New Mexico Art Tells its History

Navajo Woman with Children at Hogan

Navajo Woman with Children at Hogan, 1937
Quincy Tahoma (American, Navajo, 1921 - 1956)
watercolor, 14 1/2 x 12 in. (36.8 x 30.5 cm)
Bequest of Dorothy Dunn, 1993. Museum of Indian Arts and Culture/Laboratory of Anthropology
#53947

Quincy Tahoma was born near Tuba City, Arizona and given the name Tahoma, which in Navajo means "Water Edge". As a boy he spent much of his time hunting and fishing, the inspiration for much of his later work. Tahoma studied at the Santa Fe Indian School along with other well-regarded Indian artists such as Harrison Begay and Andy Tsihnahjinnie.

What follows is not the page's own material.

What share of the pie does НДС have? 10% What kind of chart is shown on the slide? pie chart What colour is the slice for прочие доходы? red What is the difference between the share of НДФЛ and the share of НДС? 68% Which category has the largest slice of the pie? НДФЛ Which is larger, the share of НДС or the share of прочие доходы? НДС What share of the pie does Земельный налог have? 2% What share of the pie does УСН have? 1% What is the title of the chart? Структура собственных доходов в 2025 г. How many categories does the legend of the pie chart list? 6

His teacher was Dorothy Dunn who encouraged her students to paint in a flat and decorative style specific to early 20th-century, studio-taught painting, but Tahoma incorporated more action and varied techniques in his work.

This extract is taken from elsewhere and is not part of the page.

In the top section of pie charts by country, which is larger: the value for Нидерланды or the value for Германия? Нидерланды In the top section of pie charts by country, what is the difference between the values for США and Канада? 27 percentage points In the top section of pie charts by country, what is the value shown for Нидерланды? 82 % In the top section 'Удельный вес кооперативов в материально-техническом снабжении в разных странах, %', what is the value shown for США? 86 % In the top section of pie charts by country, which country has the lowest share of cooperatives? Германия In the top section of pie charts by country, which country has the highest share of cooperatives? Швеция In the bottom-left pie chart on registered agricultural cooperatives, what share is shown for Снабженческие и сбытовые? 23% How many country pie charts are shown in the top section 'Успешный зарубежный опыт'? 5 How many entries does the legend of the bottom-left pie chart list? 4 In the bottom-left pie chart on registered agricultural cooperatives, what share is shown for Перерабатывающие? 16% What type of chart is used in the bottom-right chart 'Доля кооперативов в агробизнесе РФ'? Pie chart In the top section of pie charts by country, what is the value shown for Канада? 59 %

He served overseas in World War II as a Code Talker with the United States Army, and then worked a short time as a painter in Hollywood movie studios. As a full-time artist, he set up his studio in Santa Fe, but he died tragically at age 35.

His paintings have a special "signature" that shows the "end" of that particular painting--i.e., a painting of a young girl standing by a horse might have in Tahoma's signature block a tiny picture showing the girl riding the horse.